Challenge A >>
According to the trading text on clean charts, what do people in the equities world call moving a losing trade to a longer timeframe?
Challenge B >>
Resume the trading text on clean charts after its final sentence.

Text shown >>
==========

This is the fifth installment of the On Professionalism thread series.
The previous installment thread can be found here:
Purposeful Practice, sizing up, and why to Keep a Trading Journal
The index and first installment can be found here:
On Professionalism
Clean your charts. Messy charts; messy mind.
Indicators are great if they are part of your system, but if not, toss them out. There is simply too much information tossed at our brains by the market as it stands, so adding all sorts of indicators and new numbers (points of data) only makes things worse. Our brain, if not confused by conflicting information, just shuts out the extra info anyhow. You've probably already experienced this: Ever look back at a trade that went bad and realize you missed a signal that told you not to take the position? It was right in front of you but somehow you didn't see it when you took the trade? Ever find yourself scratching your head over how that even happened?
You see, our brain does a great job at filtering out anything that doesn't support a positive outcome for us. It's just another way our mind deals with stress. We have a natural ("normal") way of creating a positive bias despite conflicting information. In other words, if we want to take a long position, with enough indicators and signal generators, our brains will find a reason to go long even if it's no the best trade to take. We will only put weight to the info that supports out bias.
Worse yet, our minds also will search out for continued bias support even when the trade starts working against us: Ever been in a trade that doesn't start off so good and you immediately raise to a longer timeframe to see if it's worth holding onto? In the equities (stock) world, we call that "Turning a trade into an investment."
Yeah, if the trade was wrong to begin with, turning it into a longer term trade isn't going to save you. It's better to just to cut your loss and move on. (If you have trouble with this, go back to the meditation and visualization installment of this thread series and repeat the exercises there.)
Chart clutter beyond what's required for your system only gives us too much conflicting information. Again, our brain will simply ignore it should the information cause us pain. Yes, we will "see" it, but the indicator's importance will be dimmed in our unconscious.

==========

Source excerpt >>
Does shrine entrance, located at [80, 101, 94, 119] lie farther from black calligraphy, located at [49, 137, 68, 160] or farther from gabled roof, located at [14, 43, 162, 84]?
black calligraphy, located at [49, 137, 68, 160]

==========

Expected answer A >>
"Turning a trade into an investment."

Expected answer B >>
For starters: Strip your charts down to just price itself (candlesticks are a good base.) Only add a new indicator if it's absolutely required by your strategy. If your strategy requires many indicators, then consider reviewing the strategy to see what can be removed without affecting performance. The more simple, the better.
Personally, I don't trade with many indicators at all, and often just have a single moving average to keep my chart company.
Nearly all indicators are "lagging", meaning they are based on where price has been in the past, and thus only tell you what the dynamics of the market were the recent past.
You must live in the moment as a trader, living on the hard right edge of your chart, remember that, so while indicators can be useful, you should do whatever you can to cut out the added noise they create. Too much noise, conflicting signals, and you'll end up in trading paralysis (feeling uncomfortable being long, short or even flat,) or just ignoring all but the info your bias wants to see.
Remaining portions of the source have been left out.